— START OF TEXT TO READ —

From what has gone before it will be anticipated that this attitude of the conquered man, used by the slave before his master and the subject before his ruler, becomes that of the worshiper before his deity. The East, past and present, yields sufficient examples. That complete prostration is made, whether the being to be propitiated is visible or invisible, is shown us in Hebrew records by the statement that "Abraham fell upon his face" before God when he covenanted with him; by the fact that "Nebuchadnezzar fell upon his face, and worshiped Daniel;" and by the fact that when Nebuchadnezzar set up a golden image there was a threat of death on "whoso falleth not down and worshipeth." Similarly, the incomplete prostration in presence of kings recurs in presence of deities. When making obeisances to their idols, the Mongols touch the ground with the forehead thrice, the Calmucks only once. So, too, the Japanese in their temples "fall down upon their knees, bow their head quite to the ground, slowly and with great humility." And sketches of Mohammedans at their devotions familiarize us with a like attitude.

While preserving in common the trait that the inferiors assuming them keep at a lower level than their superiors, these groveling obeisances admit of considerable variety. From the positions of prostration on back or face, and of semi-prostration on knees, we pass to sundry others, which, however, continue to imply relative inability to resist. In some cases it is permissible to vary the attitude, as in Dahomey, where "the highest officers lie before the king in the position of Romans upon the triclinium. At times they roll over upon their bellies, or relieve themselves by standing 'on all-fours.'" Duran states that "cowering. . . . was, with the Mexicans, the posture of respect, as with us in genuflection." Crouching is a sign of respect among the New Caledonians; as it is also in Feejee, and as it is also in Tahiti.

— END OF TEXT TO READ —

● REQUIREMENT 1
In the records, copy out the lines beginning with the line containing "How would you rank" and continuing through the line containing "the point at 642,178 <".
The passage on obeisance has no connection to the records that come after it.

— START OF TASK DATA —

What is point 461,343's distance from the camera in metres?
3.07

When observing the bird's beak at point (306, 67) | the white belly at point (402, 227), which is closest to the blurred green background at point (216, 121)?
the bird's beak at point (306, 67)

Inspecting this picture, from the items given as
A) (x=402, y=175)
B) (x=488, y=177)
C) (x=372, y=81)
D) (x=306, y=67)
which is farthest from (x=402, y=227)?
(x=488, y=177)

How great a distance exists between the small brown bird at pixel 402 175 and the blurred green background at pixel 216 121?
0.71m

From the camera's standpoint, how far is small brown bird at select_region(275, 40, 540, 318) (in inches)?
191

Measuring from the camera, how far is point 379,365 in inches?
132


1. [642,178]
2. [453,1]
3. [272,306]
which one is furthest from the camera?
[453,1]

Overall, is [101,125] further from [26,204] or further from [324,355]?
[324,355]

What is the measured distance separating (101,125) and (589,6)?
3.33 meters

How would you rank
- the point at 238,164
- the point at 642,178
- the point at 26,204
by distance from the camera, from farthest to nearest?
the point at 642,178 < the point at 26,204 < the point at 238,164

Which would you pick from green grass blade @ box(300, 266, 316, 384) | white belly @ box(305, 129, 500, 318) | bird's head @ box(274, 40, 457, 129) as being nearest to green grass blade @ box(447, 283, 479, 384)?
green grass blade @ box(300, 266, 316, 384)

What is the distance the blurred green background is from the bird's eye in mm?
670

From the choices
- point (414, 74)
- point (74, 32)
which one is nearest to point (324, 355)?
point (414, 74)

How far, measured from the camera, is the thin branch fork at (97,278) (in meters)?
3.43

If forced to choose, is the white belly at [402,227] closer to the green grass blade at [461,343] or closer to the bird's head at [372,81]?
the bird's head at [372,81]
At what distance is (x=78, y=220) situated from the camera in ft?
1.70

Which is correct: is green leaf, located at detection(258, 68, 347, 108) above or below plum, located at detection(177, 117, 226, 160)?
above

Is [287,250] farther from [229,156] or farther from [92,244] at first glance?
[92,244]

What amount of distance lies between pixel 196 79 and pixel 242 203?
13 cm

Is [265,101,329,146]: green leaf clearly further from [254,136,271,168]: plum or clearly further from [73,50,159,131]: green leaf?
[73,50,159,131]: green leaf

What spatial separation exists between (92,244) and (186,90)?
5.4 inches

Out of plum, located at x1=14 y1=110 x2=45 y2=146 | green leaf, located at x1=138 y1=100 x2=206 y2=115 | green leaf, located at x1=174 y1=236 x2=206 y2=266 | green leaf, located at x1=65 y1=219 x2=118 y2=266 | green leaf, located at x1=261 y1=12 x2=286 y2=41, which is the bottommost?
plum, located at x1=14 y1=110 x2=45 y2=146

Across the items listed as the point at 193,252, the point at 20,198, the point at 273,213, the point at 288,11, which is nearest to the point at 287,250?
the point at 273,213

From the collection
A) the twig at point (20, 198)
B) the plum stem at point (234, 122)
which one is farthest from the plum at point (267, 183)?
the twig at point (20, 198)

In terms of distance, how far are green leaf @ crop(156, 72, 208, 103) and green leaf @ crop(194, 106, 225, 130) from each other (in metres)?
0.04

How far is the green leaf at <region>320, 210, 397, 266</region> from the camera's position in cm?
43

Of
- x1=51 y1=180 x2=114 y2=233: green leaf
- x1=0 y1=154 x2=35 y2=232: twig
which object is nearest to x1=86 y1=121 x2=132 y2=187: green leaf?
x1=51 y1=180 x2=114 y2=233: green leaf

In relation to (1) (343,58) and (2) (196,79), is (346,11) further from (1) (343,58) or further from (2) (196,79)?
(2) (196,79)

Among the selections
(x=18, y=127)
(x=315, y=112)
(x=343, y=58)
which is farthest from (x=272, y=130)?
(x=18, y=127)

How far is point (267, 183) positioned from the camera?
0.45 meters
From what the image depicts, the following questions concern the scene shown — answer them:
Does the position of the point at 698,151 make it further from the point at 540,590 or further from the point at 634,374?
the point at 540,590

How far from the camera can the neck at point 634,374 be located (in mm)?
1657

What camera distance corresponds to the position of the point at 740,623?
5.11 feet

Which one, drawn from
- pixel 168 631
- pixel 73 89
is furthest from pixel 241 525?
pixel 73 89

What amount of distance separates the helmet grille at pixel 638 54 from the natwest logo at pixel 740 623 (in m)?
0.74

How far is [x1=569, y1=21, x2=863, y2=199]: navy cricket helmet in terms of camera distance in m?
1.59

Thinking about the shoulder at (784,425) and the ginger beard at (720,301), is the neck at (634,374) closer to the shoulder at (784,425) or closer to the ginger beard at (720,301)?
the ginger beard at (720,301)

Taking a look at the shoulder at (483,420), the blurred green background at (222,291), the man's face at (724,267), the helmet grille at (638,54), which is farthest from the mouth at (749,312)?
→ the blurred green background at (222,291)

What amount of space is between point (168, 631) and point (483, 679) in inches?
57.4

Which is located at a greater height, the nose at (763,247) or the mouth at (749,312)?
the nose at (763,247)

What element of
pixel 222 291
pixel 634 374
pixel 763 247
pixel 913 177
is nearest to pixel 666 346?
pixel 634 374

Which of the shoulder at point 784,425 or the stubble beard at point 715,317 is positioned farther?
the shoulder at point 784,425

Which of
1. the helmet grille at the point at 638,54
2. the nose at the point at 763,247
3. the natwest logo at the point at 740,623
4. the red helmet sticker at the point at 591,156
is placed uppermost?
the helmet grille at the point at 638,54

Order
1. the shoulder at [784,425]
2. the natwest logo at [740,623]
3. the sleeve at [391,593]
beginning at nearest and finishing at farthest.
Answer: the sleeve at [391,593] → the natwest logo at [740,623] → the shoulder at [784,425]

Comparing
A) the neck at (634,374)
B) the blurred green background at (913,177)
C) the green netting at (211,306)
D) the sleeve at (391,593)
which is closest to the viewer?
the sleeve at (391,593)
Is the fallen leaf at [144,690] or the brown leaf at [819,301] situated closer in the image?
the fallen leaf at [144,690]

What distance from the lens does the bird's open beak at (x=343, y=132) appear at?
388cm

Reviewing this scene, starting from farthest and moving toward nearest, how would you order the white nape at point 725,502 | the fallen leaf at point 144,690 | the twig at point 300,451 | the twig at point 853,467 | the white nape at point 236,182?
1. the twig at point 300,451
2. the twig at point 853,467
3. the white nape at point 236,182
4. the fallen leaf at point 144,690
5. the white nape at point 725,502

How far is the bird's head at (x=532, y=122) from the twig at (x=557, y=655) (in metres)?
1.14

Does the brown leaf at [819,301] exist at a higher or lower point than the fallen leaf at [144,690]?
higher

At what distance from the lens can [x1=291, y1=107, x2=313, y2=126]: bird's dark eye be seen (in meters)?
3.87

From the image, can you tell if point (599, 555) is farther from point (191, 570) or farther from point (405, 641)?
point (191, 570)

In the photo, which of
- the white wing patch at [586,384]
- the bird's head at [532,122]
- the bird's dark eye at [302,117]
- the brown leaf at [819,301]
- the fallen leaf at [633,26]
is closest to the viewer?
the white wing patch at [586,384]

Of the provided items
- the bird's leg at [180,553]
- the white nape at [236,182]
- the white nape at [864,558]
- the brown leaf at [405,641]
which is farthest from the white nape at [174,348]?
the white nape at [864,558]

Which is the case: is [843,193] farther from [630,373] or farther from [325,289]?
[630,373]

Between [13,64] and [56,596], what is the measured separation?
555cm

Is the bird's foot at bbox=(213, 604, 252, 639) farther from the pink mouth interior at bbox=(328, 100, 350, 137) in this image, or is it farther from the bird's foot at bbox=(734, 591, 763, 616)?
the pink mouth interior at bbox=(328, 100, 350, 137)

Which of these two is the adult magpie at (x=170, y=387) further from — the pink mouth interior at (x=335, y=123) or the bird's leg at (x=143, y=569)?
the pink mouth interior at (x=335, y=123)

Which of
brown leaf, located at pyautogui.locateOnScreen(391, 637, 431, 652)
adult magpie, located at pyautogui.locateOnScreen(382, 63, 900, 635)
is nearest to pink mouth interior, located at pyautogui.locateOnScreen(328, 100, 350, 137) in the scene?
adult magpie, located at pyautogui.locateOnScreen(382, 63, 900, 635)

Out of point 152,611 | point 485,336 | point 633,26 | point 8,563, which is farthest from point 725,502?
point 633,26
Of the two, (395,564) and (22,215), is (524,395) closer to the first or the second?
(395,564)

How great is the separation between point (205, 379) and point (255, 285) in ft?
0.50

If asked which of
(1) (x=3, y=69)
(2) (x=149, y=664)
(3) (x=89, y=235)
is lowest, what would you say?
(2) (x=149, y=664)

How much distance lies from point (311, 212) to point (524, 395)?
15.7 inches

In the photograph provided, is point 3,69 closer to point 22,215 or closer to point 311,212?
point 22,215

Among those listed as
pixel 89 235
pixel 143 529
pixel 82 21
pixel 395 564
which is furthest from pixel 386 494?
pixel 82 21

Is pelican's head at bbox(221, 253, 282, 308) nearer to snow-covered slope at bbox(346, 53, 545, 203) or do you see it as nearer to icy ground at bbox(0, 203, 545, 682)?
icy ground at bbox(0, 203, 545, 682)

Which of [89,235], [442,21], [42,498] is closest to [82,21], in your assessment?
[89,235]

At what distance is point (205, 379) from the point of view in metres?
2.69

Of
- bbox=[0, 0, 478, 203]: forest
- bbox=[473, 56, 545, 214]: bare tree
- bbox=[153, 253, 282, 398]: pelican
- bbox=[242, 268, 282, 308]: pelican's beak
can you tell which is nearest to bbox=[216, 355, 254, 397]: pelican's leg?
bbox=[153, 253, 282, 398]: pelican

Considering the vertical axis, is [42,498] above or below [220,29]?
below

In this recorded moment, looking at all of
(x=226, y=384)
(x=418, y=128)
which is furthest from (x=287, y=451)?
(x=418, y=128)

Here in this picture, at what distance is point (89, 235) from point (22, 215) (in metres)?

— END OF TASK DATA —

● REQUIREMENT 2
According to the passage on obeisance, how many times do the Calmucks touch the ground with the forehead when bowing to their idols?

● RIGHT ANSWER 1
How would you rank
- the point at 238,164
- the point at 642,178
- the point at 26,204
by distance from the camera, from farthest to nearest?
the point at 642,178 < the point at 26,204 < the point at 238,164

● RIGHT ANSWER 2
Once.